Are educators using digital learning communities for professional development? How is this changing the role of the teacher?
Does the flip always involve video content?
What will future pedagogy look like? (8)

 

Casket 4: learning spaces

Reading: Dianne Mulcahy, Ben Cleveland and Helen Aberton, ‘Learning Spaces and Pedagogic Change: Envisioned, Enacted and Experienced,’ Pedagogy, Culture and Society 23.4 (2015): 575-95.
 
How do spaces of learning impact pedagogic change? Often, ‘space is thought to be a change agent’ (576).  In this essay for Casket 4, Mulcahy, Cleveland and Aberton argue that the field of learning spaces is under-theorised. The authors think about space ‘from a relational, sociomaterial perspective’, and the essay attempts to offer ‘less deterministic causal accounts of change’ (576). 
 
The authors offer two perspectives on learning spaces and pedagogic change: ‘realist’ and ‘relationalist’ perspectives (577).
 
A realist perspective focuses on ‘entities’ rather than ‘relations’, and believes that ‘space has an essence’, (578) that it can be designed to suit what happens within it.  In this view, ‘[a] causal logic is implied; space and its occupation/occupants are directly related.’ (578) This perspective understands space as physical, and in this view:
space is taken to be given in advance and appropriated or used by social actors. It is not taken to come into existence or ‘become’ with these actors. (579)
By contrast, a relationalist perspective understands that ‘space is socially constituted and space and time are conjoined.’ (579)  The spatial and the social should be conceptualised ‘together’ (579). In this approach, 
Learning spaces and the uses made of these spaces are created and sustained together; they are in a mutually constitutive relationship. (580)
In this understanding, the character of space changes with changes in the practice that occurs within it (580).
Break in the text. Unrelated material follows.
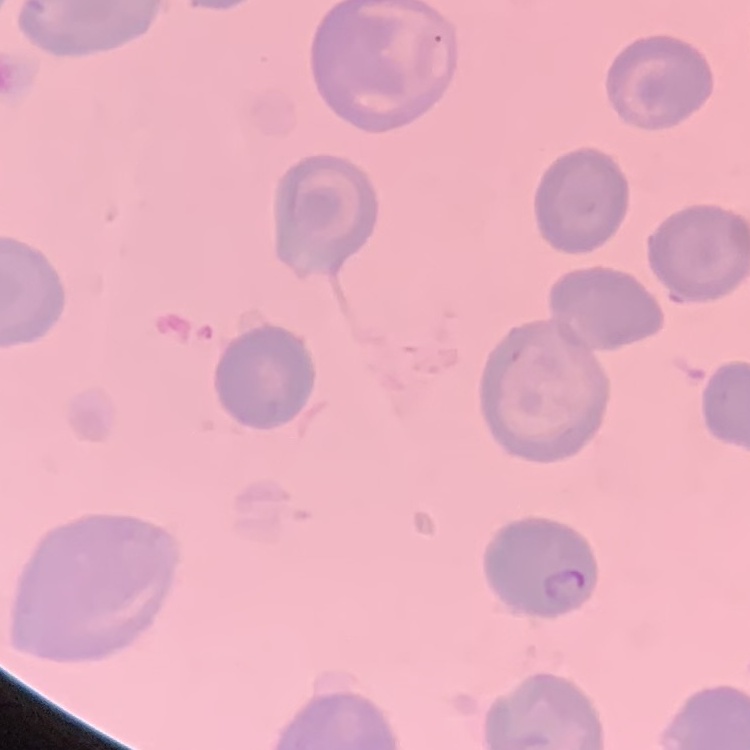

Summary:
  - Red blood cell morphology: no rouleaux formation
  - Stain: Field's or Giemsa
  - Image type: one tile cut from a larger photomicrograph
  - Preparation: thin blood film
Space is not static but ‘transient and social’. Educational spaces are created in textual, temporal and pedagogic processes (580). Spatiality should be understood ‘in terms of activity or practice’, not as a backdrop against which action takes place (580). Space is constituted through action (580).
 
The essay then considers spaces and pedagogic change in relation to the experiences of school leaders, teachers and students, and in relation to the practices of ‘envisioning, enacting and experiencing pedagogic change’ (583).
 
Learning, in this article, is understood to be produced ‘with space’ (589). Learning spaces are understood as ‘verb rather than noun, that is, as something we do (a matter of encounter), rather than something we have (a new learning environment, a finished design)’ (590). 
 
During the Imaginarium discussion of this essay, participants raised the fact that certain spaces were required for certain lessons: for example, a science prac lesson requires a space with the right facilities.
 
One teacher reported how the inclusion of bean bags in a classroom dramatically changed the students’ relationship to reading in that space.
 
A music teacher participant at the workshop reported that the presence or absence of tables and chairs significantly changed the student experience in the classroom. 
 
The relationship between digital technology and space was also considered: some educators in the workshop used apps to monitor students’ learning during class, creating a kind of mediated experience where physical space and digital space interact during the class.
 
Other points raised included the relationship between collaborative teaching, shared roles and open classrooms; the personality of teachers in relation to space; teaching outside – a step back in time or a break with tradition?; students’ home learning spaces; the need for routine and stability in space; the similarities between corporate spaces and learning spaces in schools; students’ ownership of space; and expansion of work spaces beyond traditional environments – to include coffee shops, stand-up desks, parks and so on. 
 
Questions to consider:
What do learning spaces look like?
What does effective learning look like? (583)
What counts as a learning space?
Do your learning spaces get ‘rewritten’?